The decisive experiment is the antidote to plausibility. AI systems generate plausible explanations with extraordinary fluency. Plausibility is not truth. A plausible explanation is one compatible with the known evidence — but so is every other plausible explanation, and the space of plausible explanations for any complex phenomenon is vast. The decisive experiment reduces this space. It eliminates alternatives. It forces the phenomenon to reveal which explanation is actual.
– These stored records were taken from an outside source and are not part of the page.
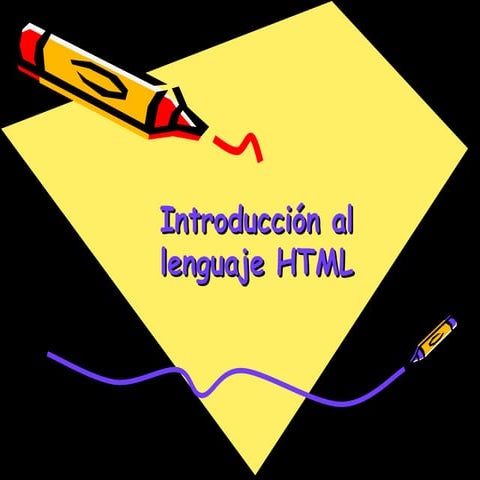 Introducción al HTML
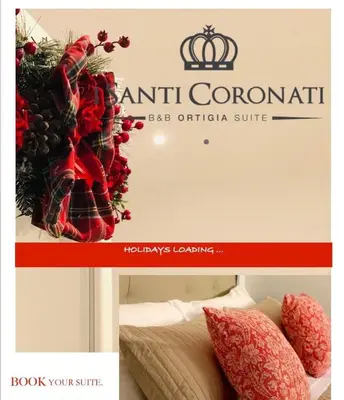 Letto o letti in una camera di I Santi Coronati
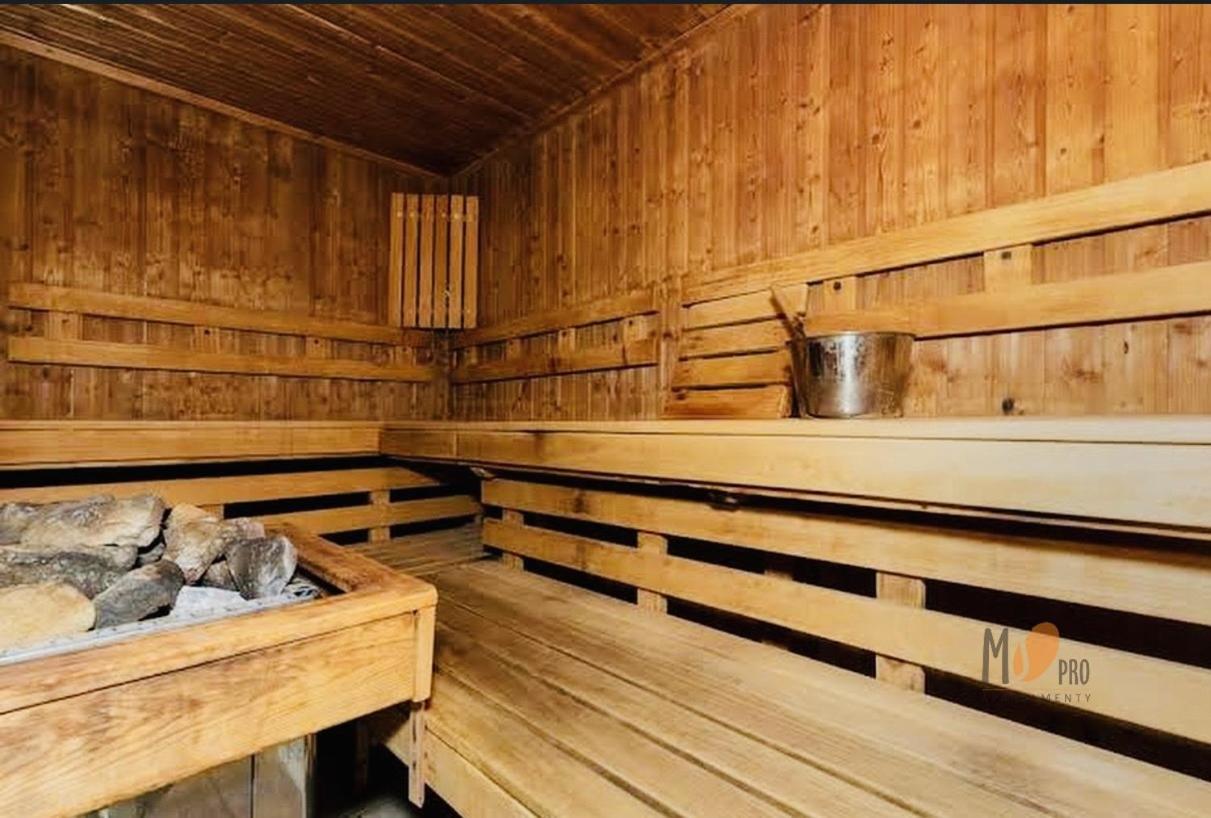 Ms Pro Apartamenty Olymp Strefa Spa Kołobrzeg Rum bild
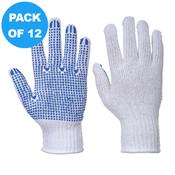 Portwest POLKA DOT GLOVE - A111 Pack of 12 image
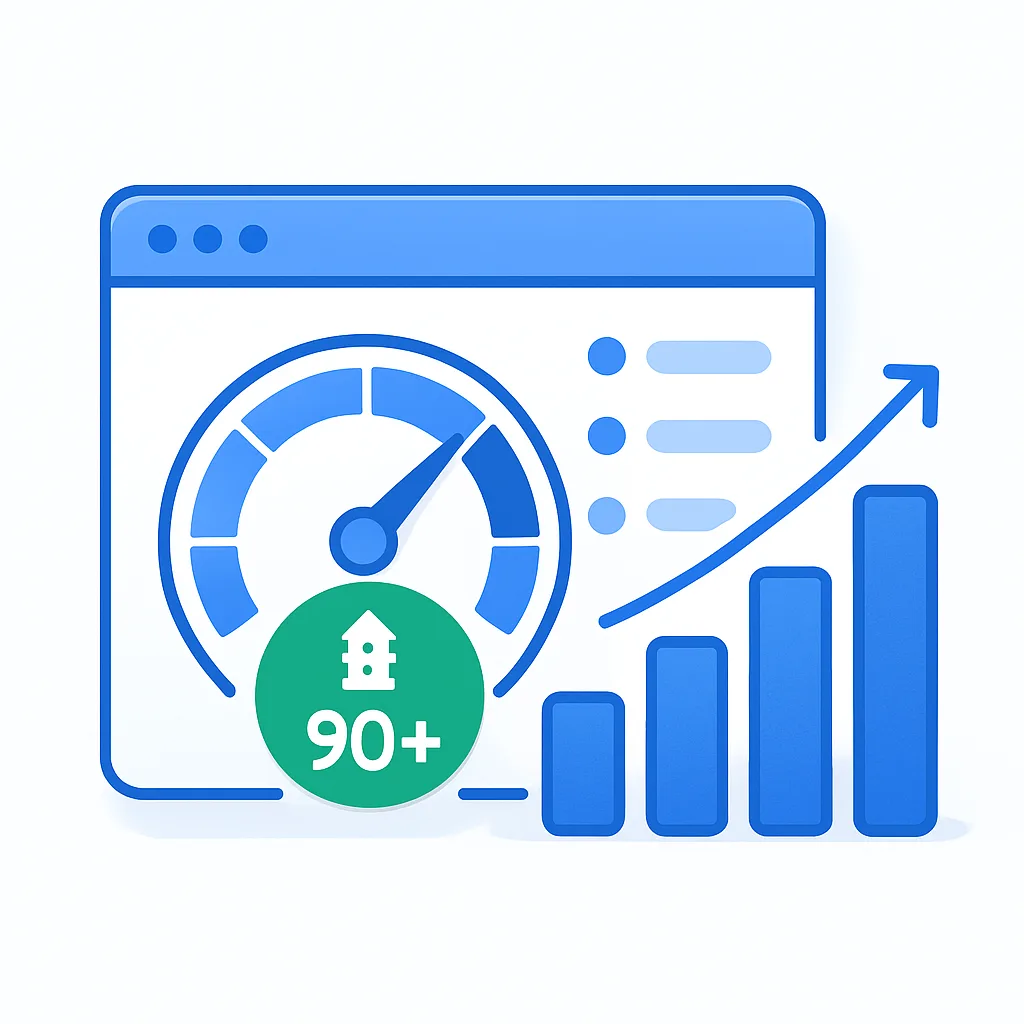 Core Web Vitals — Otimização para 90+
The design requires the prepared mind. The informed mind can generate a list of plausible explanations; only the prepared mind can design the experiment that eliminates all but one. This requires deep understanding of the phenomenon, creative experimental thinking, and the capacity to anticipate how the design might fail — all products of years of direct engagement that no training corpus can substitute.
The swan-neck flask experiment is the paradigmatic case. To settle whether microorganisms arose spontaneously from sterile broth or arrived from the external environment, Pasteur designed flasks whose curved necks admitted air but trapped airborne particles. Broth in these flasks remained sterile indefinitely. Break the neck — allow airborne particles to fall in — and contamination appeared within days. The design admitted only one explanation.
The methodology was explicit in Pasteur's practice from the Lille fermentation studies forward, systematized in his public debates with Pouchet over spontaneous generation (1860–1864), and codified in his address to the Académie des Sciences. It descends from Francis Bacon's experimentum crucis and anticipates Popper's emphasis on falsifiability.
Elimination, not accumulation. The decisive experiment eliminates alternatives rather than confirming a favorite; only one explanation survives.
Design is the art. Identifying the single variable that distinguishes competing explanations requires deep phenomenological understanding.
Plausibility is not truth. AI's fluent generation of plausible explanations makes the decisive experiment more, not less, essential.
Anticipation of failure modes. The prepared designer foresees how the experiment might fail to distinguish what it was constructed to distinguish.
The swan-neck paradigm. One flask design — neck curved, then broken — settled a two-century controversy by admitting only one explanation.